Reputation: 2362
I have the following code:
def when_to_change
year, month = Date.today.strftime("%Y %m").split(' ').map {|v| v.to_i}
if month < 9
year + 2
else
year + 3
end
end
And I try to stub it in my spec in the following way:
it 'when current month at the of a year' do
allow(Date.today).to receive(:strftime).with('%Y %m').and_return('2015 10')
expect(@car.when_to_change).to eq(2018)
end
it 'when current month earlier than september' do
allow(Date.today).to receive(:strftime).with('%Y %m').and_return('2015 07')

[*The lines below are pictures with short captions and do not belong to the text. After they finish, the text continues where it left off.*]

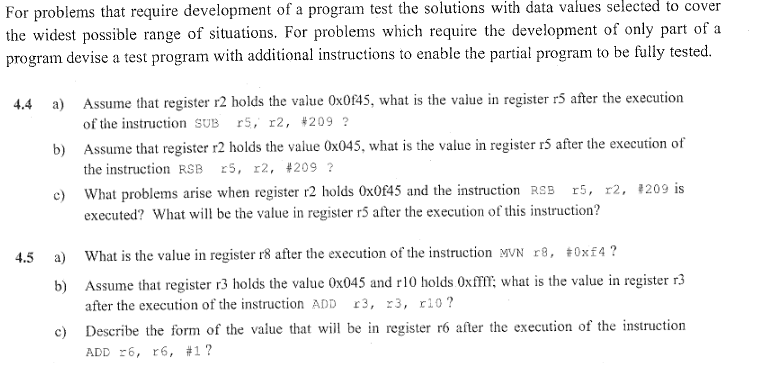  For problems that require development of a program test the solutions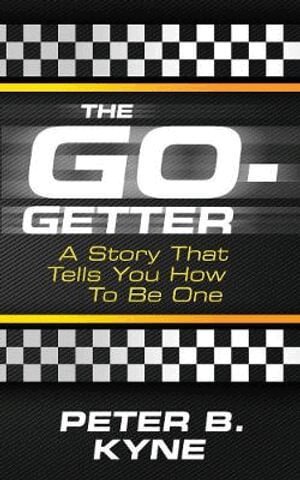 Peter B. Kyne - Go-Getter, Häftad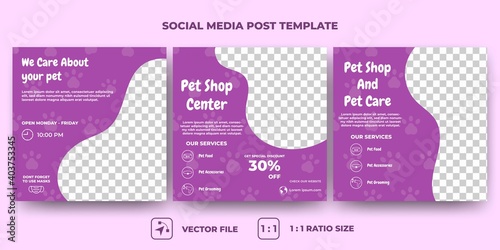 Set of Editable square banner templates. Pet shop social media post design with purple background color. Usable for social media post, banner and web ads. Flat design vector with photo collage.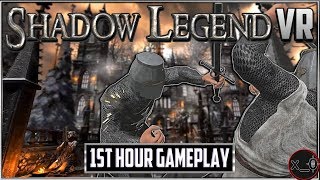 SHADOW LEGEND VR | First hour of gameplay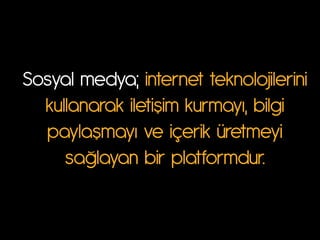 Sosyal medya; internet teknolojilerini
  kull|n|r|k iletişim kurm|yı, bilgi
   p|yl|şm|yı we içerik üretmeyi
     s|šl|y|n bir pl|tform}ur.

expect(@car.when_to_change).to eq(2017)
end
When I try to run specs it doesn't look that way. What am I doing wrong?
I use rspec v3.3.2
ANSWER
Since Date.today
returns new object every method call, this can be done in the following way:
it 'when current month earlier than september' do
allow(Date).to receive(:today).and_return(Date.new(2015, 7, 19))

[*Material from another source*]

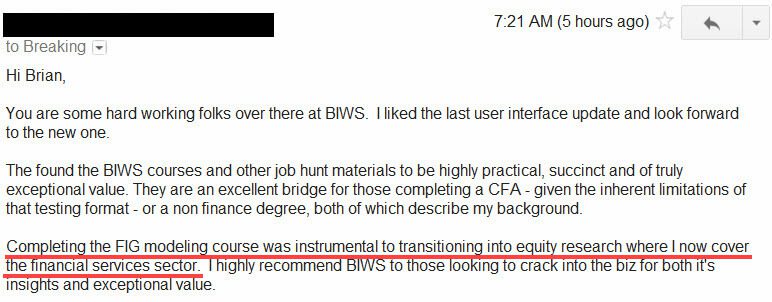 "Completing the FIG modeling course was instrumental to transitioning into equity research where I now cover the financial services sector."
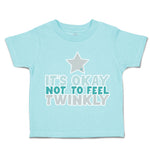 Toddler Clothes It Is Okay Not to Feel Twinkly Star Toddler Shirt Cotton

expect(@car.when_to_change).to eq(2017)
end
thank you to @DmitrySokurenko for explanation.
Upvotes: 0
Views: 1677
Reputation: 2493
You don't need Timecop to do that. Rails already has a similar thing built-in:
http://api.rubyonrails.org/classes/ActiveSupport/Testing/TimeHelpers.html
# spec/rails_helper.rb
config.include ActiveSupport::Testing::TimeHelpers
And then:
travel_to(Date.parse('2015-10-01')) do
expect(@car.when_to_change).to eq(2018)
end
Upvotes: 1
Reputation: 6132
Date.today
always return new objects. Stub the today
at first.
I mean that:
>> Date.today.object_id
=> 70175652485620
>> Date.today.object_id
=> 70175652610440
So when you call the today
next time, that's a different object.
Thus either stub the Date.today
to return some fixed date, either change your code to use something like SomeHelper.today
which will always return the same date in test environment.